[Source passage]:
* * *

I think it is a mistake for the per curiam opinion to declare the policy of the government, for matters of policy are properly determined first by the legislature and only in the absence of any such determination by the courts. Twin City Company v. Harding Glass Company, 283 U.S. 353, 51 S.Ct. 476, 75 L.Ed. 1112 (1931). Until the new regulations were promulgated by the Secretary pursuant to Congressional authority, I do not think the plaintiff was in the class of debtors Congress intended to permit to make application for relief.

* * *

Could you pull out the stretch of the legal passage from "I think it is" through "application for relief.", word for word? The listing has no connection to the legal passage.

[Dataset content]:
* * *

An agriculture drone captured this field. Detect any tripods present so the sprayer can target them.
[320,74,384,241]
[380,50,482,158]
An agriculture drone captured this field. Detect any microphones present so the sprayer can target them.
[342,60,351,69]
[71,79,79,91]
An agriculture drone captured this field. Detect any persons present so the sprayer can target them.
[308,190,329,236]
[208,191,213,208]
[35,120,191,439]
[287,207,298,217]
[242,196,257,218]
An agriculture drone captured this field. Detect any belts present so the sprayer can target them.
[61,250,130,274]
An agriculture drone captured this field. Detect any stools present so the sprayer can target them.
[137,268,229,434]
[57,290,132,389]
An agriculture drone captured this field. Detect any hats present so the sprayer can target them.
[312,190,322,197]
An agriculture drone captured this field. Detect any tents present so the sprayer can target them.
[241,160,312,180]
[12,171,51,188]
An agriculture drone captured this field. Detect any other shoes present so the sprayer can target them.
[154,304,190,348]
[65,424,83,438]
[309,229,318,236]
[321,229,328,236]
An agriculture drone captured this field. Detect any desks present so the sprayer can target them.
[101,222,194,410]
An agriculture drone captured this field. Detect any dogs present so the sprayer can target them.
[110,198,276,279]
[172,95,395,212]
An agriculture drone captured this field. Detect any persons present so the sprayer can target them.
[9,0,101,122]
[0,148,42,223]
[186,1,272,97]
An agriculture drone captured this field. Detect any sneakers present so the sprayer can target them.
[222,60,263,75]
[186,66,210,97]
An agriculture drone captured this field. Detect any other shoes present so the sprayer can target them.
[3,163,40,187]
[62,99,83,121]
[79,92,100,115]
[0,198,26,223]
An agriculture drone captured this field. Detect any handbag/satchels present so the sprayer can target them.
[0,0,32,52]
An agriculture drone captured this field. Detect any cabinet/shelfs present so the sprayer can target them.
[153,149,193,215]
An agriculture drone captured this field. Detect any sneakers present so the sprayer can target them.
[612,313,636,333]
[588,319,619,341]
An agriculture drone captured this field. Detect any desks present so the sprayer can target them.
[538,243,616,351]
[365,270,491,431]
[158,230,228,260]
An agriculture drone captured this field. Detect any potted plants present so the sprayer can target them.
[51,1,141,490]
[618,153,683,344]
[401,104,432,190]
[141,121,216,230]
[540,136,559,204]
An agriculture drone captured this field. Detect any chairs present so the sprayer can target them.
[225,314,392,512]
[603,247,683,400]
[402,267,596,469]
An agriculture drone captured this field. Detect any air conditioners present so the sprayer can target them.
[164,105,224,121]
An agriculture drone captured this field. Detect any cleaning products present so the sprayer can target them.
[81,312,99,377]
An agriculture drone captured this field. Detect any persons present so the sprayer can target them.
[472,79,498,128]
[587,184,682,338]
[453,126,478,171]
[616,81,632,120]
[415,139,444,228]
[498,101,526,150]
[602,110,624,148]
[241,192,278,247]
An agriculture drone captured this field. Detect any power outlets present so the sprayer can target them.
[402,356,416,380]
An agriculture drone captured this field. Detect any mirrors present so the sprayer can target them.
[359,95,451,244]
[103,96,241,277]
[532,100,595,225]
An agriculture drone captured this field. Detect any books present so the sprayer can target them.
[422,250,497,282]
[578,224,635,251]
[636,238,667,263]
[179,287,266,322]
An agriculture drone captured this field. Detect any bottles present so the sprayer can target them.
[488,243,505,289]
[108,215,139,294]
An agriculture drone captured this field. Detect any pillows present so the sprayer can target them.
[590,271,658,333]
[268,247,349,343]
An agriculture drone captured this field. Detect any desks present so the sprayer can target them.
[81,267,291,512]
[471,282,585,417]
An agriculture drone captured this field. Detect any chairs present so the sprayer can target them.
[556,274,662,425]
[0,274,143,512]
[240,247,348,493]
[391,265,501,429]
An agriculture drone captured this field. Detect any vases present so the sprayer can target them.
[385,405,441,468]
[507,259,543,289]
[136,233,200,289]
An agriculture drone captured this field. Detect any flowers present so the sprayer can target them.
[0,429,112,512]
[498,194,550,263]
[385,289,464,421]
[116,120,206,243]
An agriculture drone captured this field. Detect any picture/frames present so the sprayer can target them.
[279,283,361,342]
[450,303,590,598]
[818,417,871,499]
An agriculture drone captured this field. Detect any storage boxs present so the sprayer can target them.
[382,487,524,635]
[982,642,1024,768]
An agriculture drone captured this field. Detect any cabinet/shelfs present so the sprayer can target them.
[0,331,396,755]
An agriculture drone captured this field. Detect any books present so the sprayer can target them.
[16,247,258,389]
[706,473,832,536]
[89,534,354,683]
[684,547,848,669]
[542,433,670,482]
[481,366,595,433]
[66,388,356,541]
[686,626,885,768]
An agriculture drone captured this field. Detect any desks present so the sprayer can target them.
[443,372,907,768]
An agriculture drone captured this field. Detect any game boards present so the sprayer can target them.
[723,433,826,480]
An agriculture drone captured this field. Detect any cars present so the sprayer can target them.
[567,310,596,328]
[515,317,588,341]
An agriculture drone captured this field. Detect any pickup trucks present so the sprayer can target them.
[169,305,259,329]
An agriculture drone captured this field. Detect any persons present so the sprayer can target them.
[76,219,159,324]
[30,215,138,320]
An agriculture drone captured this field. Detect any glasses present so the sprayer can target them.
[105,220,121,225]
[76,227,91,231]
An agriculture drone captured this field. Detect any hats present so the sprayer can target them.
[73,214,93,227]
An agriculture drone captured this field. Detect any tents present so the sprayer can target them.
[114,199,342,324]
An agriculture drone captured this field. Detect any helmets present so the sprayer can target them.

* * *

[Full answer]:
I think it is a mistake for the per curiam opinion to declare the policy of the government, for matters of policy are properly determined first by the legislature and only in the absence of any such determination by the courts. Twin City Company v. Harding Glass Company, 283 U.S. 353, 51 S.Ct. 476, 75 L.Ed. 1112 (1931). Until the new regulations were promulgated by the Secretary pursuant to Congressional authority, I do not think the plaintiff was in the class of debtors Congress intended to permit to make application for relief.